_WHAT IS REQUIRED_.
Please convert the items below, everything from the line containing "Which element is" down to the line containing "1820 millimetres", into a two-column CSV with the headers item_text and answer. Give one row per item, with each value in a quoted field and any line breaks replaced by spaces.
======
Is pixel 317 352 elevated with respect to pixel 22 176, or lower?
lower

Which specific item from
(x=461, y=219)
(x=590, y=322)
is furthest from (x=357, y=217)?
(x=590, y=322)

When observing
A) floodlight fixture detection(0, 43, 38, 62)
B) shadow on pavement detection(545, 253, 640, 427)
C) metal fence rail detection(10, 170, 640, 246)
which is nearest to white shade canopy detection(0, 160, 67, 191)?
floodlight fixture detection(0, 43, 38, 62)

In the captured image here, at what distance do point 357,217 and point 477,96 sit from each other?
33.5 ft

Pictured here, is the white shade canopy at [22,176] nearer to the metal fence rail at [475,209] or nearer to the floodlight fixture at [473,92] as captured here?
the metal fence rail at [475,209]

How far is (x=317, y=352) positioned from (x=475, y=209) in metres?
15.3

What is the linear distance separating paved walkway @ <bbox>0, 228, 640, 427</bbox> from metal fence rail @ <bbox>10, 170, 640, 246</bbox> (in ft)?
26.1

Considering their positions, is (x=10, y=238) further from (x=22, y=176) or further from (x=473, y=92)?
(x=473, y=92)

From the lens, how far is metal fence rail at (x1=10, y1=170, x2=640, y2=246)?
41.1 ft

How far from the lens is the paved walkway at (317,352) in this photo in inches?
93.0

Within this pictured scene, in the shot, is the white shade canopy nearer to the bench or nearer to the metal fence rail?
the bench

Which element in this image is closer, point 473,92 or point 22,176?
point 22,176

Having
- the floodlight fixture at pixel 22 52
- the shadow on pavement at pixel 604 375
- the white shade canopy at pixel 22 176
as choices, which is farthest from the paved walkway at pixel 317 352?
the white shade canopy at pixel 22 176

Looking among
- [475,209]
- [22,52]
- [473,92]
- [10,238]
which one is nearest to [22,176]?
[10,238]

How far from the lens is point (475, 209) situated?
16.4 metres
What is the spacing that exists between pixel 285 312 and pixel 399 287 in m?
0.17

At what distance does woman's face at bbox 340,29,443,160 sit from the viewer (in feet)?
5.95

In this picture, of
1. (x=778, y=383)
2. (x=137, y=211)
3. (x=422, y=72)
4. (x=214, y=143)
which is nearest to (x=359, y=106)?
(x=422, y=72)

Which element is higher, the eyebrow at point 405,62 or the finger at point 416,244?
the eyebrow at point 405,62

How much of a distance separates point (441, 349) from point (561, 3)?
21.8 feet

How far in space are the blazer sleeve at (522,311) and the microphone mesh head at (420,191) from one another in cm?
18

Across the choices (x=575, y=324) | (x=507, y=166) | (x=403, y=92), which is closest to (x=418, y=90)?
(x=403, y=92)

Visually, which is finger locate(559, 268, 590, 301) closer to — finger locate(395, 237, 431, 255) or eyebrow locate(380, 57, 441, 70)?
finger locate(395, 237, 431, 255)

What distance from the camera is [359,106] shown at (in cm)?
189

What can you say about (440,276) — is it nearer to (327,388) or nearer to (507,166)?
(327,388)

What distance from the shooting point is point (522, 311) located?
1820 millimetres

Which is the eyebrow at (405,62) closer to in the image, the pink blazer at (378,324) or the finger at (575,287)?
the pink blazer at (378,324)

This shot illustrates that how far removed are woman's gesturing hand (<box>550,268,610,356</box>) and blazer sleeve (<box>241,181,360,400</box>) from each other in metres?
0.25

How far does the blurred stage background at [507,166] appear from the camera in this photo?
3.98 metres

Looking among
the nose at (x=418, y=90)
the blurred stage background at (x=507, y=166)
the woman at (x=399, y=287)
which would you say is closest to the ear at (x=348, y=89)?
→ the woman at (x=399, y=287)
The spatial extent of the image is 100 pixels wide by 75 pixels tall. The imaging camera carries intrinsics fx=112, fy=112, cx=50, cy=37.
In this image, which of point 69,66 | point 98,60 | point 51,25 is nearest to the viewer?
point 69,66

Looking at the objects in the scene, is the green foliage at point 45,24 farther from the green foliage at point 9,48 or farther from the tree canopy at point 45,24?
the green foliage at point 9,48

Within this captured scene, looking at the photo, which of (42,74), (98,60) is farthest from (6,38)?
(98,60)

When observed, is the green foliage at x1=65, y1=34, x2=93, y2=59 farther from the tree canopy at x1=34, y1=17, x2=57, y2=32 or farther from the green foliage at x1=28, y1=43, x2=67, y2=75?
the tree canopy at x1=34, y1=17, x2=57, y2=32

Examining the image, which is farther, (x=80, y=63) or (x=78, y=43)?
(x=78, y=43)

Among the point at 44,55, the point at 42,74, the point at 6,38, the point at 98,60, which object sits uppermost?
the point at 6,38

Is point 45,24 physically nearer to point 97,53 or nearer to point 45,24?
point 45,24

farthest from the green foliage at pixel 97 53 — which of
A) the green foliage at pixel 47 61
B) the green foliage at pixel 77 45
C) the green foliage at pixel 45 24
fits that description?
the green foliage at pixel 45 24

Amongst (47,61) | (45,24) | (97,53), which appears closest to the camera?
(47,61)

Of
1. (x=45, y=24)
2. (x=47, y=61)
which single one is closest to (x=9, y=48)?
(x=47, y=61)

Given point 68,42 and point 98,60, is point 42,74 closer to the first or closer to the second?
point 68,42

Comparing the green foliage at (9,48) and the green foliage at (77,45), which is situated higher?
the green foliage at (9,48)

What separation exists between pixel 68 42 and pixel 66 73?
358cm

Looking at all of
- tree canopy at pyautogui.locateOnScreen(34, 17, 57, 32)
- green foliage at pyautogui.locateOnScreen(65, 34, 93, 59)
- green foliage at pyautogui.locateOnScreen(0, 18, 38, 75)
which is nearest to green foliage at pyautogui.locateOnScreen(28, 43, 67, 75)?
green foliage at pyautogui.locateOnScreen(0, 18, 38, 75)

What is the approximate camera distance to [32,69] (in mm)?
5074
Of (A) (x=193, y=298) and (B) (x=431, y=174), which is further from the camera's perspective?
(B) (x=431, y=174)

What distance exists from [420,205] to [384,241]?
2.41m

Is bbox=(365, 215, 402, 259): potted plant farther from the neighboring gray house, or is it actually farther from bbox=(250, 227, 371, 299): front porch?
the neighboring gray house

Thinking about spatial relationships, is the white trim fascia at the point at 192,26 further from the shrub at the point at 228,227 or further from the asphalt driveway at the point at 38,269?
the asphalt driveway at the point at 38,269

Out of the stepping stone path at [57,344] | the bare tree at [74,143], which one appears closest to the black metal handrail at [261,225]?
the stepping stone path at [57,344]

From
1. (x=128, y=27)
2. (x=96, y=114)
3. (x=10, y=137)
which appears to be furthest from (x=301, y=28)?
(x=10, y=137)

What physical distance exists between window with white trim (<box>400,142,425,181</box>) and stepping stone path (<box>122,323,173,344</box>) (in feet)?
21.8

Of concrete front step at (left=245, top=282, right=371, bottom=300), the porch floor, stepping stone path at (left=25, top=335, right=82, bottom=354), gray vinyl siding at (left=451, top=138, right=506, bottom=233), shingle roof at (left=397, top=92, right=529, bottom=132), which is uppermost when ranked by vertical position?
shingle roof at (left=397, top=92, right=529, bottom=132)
======
_RESPONSE TO THE TASK_.
item_text,answer
"Which element is higher, the eyebrow at point 405,62 or the finger at point 416,244?","the eyebrow at point 405,62"
"How much of a distance separates point (441, 349) from point (561, 3)?","21.8 feet"
"How far in space are the blazer sleeve at (522,311) and the microphone mesh head at (420,191) from one another in cm?","18"
"Across the choices (x=575, y=324) | (x=507, y=166) | (x=403, y=92), which is closest to (x=418, y=90)?","(x=403, y=92)"
"Visually, which is finger locate(559, 268, 590, 301) closer to — finger locate(395, 237, 431, 255) or eyebrow locate(380, 57, 441, 70)?","finger locate(395, 237, 431, 255)"
"What distance from the camera is [359,106] shown at (in cm)?","189"
"What can you say about (440,276) — is it nearer to (327,388) or nearer to (507,166)?","(327,388)"
"What distance from the shooting point is point (522, 311) located?","1820 millimetres"